Source text:
***

Al Gore behaved like 'crazed sex poodle' with masseuse - Telegraph
The woman, who recalled telling Mr Gore he was behaving like a "crazed sex poodle", claims he pinned her to his bed and forcibly French kissed her.

A French kissing sex poodle? I can't think of any lower insults, I must remember the reuse it.

He "flipped me flat on my back and threw his whole body face down over atop me, pinning me down and outweighing me by quite a bit".
The woman said Mr Gore provided a "dramatic display of violent temper as well as [an] extremely dictatorial, commanding attitude besides his smiley, global warning concern persona".
Having squirmed out of his grasp, she fled his suite. She claimed she later found stains on the front of her trousers and kept them uncleaned as evidence, believing they were his body fluids.

I think I'm going to upchuck.

Of course it is important to point out that Saint Al denies everything and Plod didn't find sufficient evidence to press charges. Maybe it was a really really small stain...

***

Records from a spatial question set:

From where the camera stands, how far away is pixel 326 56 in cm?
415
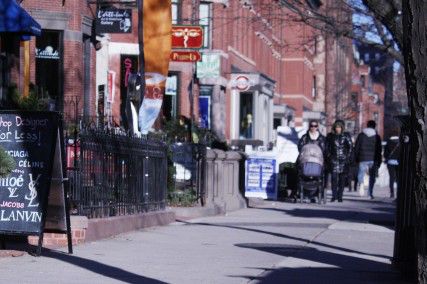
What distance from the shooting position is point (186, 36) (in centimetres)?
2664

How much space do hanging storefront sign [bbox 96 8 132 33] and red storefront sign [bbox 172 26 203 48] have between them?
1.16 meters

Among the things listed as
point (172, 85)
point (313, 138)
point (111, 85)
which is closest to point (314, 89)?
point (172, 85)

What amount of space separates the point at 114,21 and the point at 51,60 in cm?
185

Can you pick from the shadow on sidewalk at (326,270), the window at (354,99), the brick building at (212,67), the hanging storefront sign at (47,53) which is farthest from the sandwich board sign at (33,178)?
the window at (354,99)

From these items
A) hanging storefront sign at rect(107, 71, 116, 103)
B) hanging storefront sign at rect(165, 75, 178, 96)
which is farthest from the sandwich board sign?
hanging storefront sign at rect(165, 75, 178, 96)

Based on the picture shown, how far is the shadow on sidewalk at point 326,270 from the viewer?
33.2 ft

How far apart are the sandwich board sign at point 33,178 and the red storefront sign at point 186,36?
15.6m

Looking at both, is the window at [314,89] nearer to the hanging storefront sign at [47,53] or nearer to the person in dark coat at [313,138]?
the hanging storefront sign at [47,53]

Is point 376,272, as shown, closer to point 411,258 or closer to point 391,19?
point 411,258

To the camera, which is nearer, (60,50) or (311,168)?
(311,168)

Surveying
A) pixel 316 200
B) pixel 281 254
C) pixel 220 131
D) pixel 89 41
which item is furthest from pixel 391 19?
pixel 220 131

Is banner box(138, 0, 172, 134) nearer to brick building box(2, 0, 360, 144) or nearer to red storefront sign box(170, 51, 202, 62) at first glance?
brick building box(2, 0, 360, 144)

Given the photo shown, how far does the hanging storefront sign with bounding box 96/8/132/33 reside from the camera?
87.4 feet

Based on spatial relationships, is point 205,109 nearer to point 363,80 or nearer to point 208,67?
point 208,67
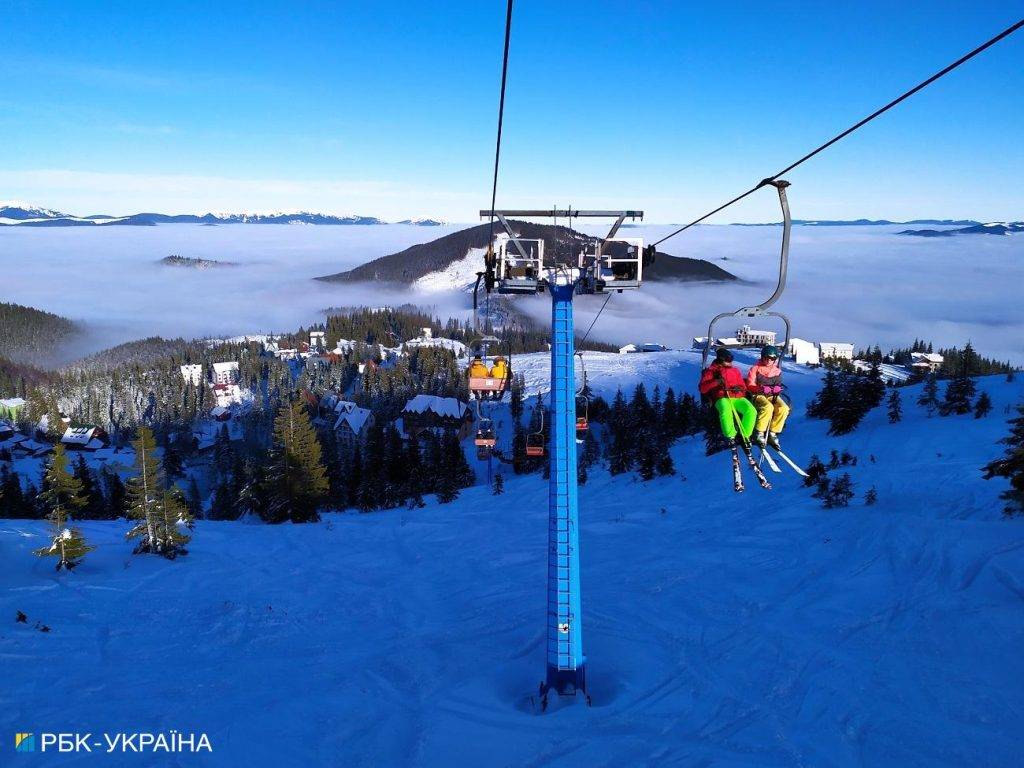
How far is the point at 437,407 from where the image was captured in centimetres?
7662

***

Task details: Return the portion of the text about Al Gore between "The woman said" and "going to upchuck.", inclusive, with no changes.

Finished task:
The woman said Mr Gore provided a "dramatic display of violent temper as well as [an] extremely dictatorial, commanding attitude besides his smiley, global warning concern persona".
Having squirmed out of his grasp, she fled his suite. She claimed she later found stains on the front of her trousers and kept them uncleaned as evidence, believing they were his body fluids.

I think I'm going to upchuck.